Activity 1 - In the text on the Petrobras refinery investment, by how much is the Boaventura and Reduc integration expected to raise S-10 diesel output?
Activity 2 - Copy the text on the Petrobras refinery investment between "This marks one" and "and process electrification.", inclusive, substituting "emissions reduction" for "decarbonization".

Passage shown -
◆ ◆ ◆ ◆ ◆ ◆ ◆
This marks one of Petrobras’s most ambitious downstream investment programs in over a decade, strategically timed as institutional investors push for low-carbon development pathways and efficiency upgrades in legacy assets. Analysts broadly interpret the project as a dual-track effort: preserving refining self-sufficiency while accelerating progress toward decarbonization through biofuels and process electrification.

What will the investment in Reduc and Boaventura integration include and why is it significant for fuel production capacity?
At the heart of the investment lies the planned integration of Petrobras’s Boaventura Energy Complex with the longstanding Duque de Caxias Refinery. This R$26 billion undertaking is currently in the procurement and bidding phase and is expected to boost S-10 diesel output by 76,000 barrels per day (bpd). Of this, 56,000 bpd will be achieved through product upgrading, while 20,000 bpd will come from expanded capacity. The integration will also raise production of aviation kerosene (QAV) by 20,000 bpd and Group II lubricants by 12,000 bpd, improving the national supply chain for transport fuels and high-margin specialty products.
A key innovation in the Boaventura site is a dedicated renewable fuel facility capable of producing 19,000 bpd of Hydrotreated Vegetable Oil (HVO) and Sustainable Aviation Fuel (SAF). These volumes are expected to enhance Brazil’s compliance with emerging global aviation fuel mandates, particularly in the EU and international cargo routes. Two new gas-fired thermoelectric plants are also planned within the complex, leveraging infrastructure from the existing Natural Gas Processing Unit (UPGN) to ensure self-sufficiency in power and qualify for reserve capacity auctions.
The investment not only responds to current fuel demand growth but also positions Petrobras to meet future environmental targets. Analysts have noted that fuel import dependence—particularly for diesel and jet fuel—has added cost and volatility to Brazil’s domestic energy market. The Boaventura-Reduc integration is designed to counter that risk through localized, modernized production.
What ancillary projects at Reduc will accompany the core integration and how do they support operational efficiency?
Petrobras is simultaneously pursuing modernization efforts at Reduc to improve energy efficiency and process reliability. A new thermoelectric power plant is slated for construction with an investment of R$860 million, replacing obsolete steam and electrical generation equipment. This upgrade is expected to bring the site in line with international energy efficiency standards, improving operational uptime and reducing carbon intensity.
◆ ◆ ◆ ◆ ◆ ◆ ◆
Crawled caption material:

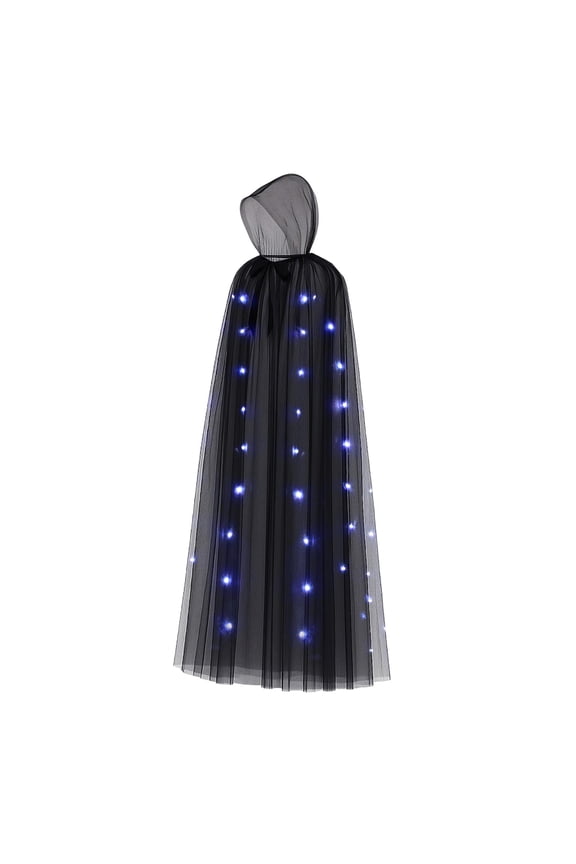 Witch Robe Cape Outfit Long 150cm Length Unisex Gothic Medieval Style for Fancy Dress Events
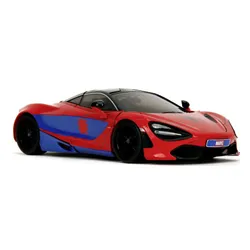 Samochód JADA TOYS Spider-Man McLaren 720S 253225034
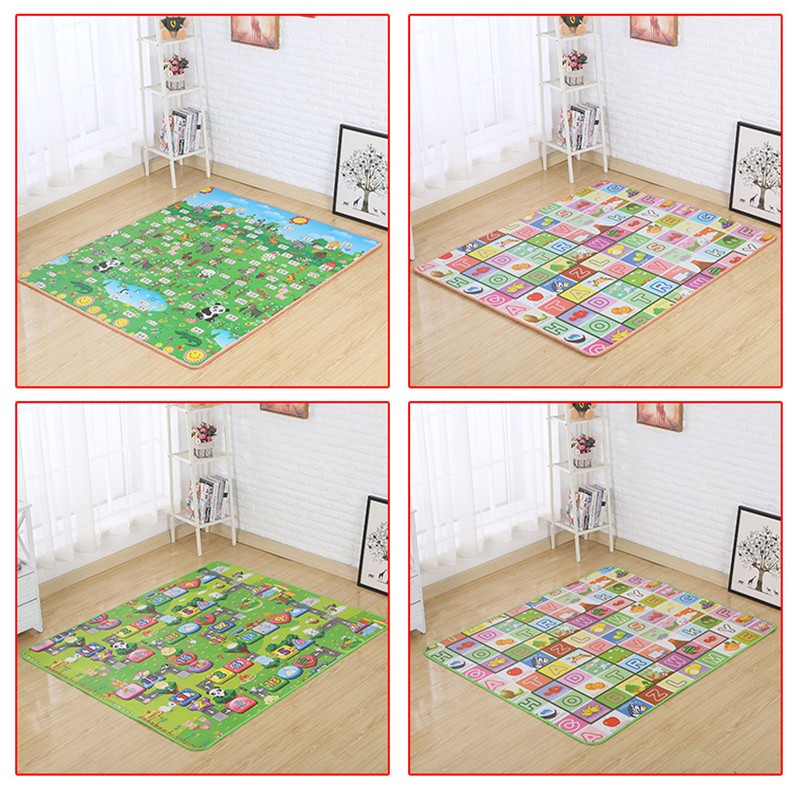Alfombra acolchada de juego para bebé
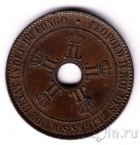 Бельгийское Конго 10 сантимов 1888
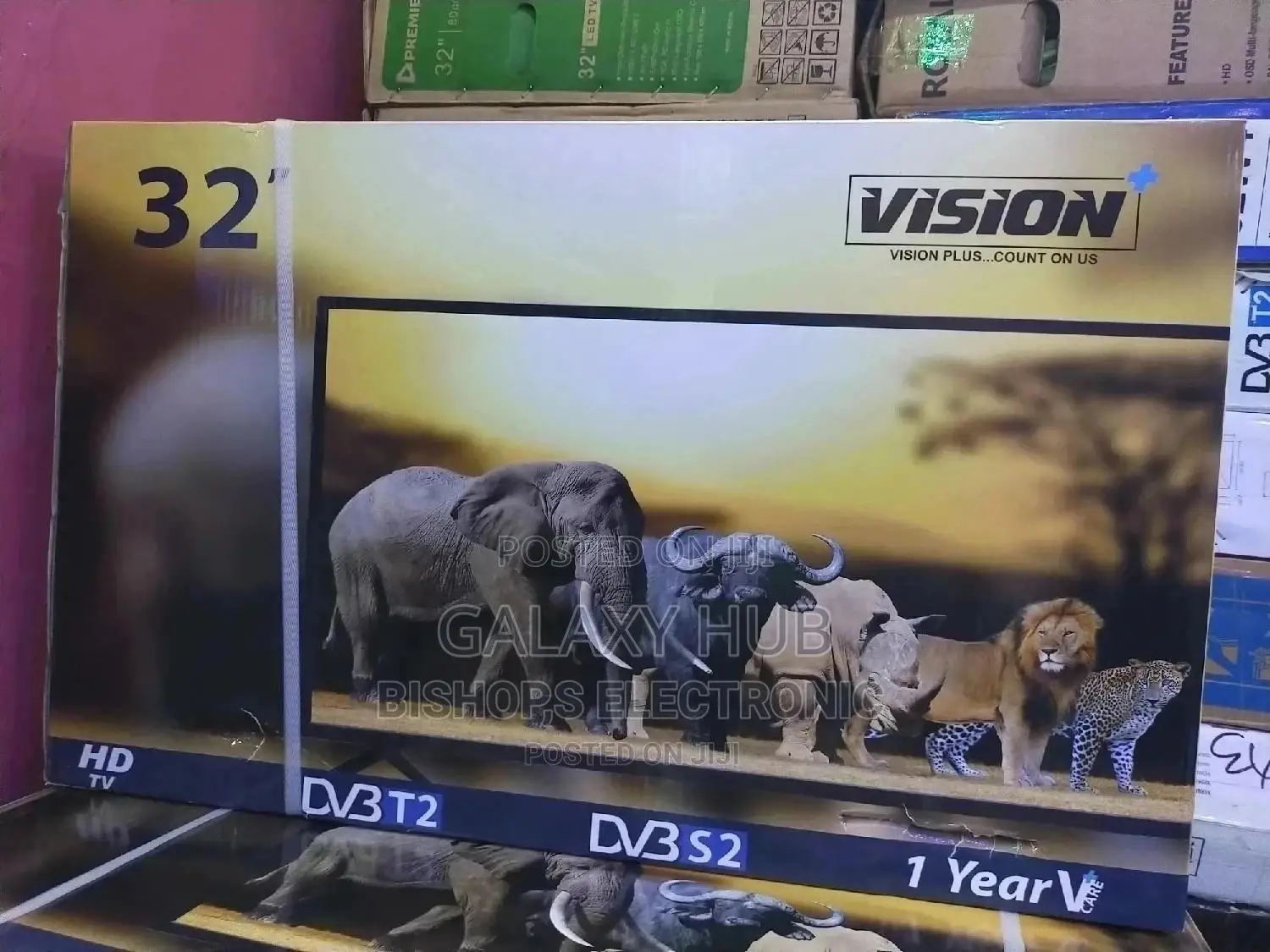 32" Vision Plus Digital Tv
◆ ◆ ◆ ◆ ◆ ◆ ◆
Answer box 1 - By 76,000 barrels per day.

Answer box 2 -
This marks one of Petrobras’s most ambitious downstream investment programs in over a decade, strategically timed as institutional investors push for low-carbon development pathways and efficiency upgrades in legacy assets. Analysts broadly interpret the project as a dual-track effort: preserving refining self-sufficiency while accelerating progress toward emissions reduction through biofuels and process electrification.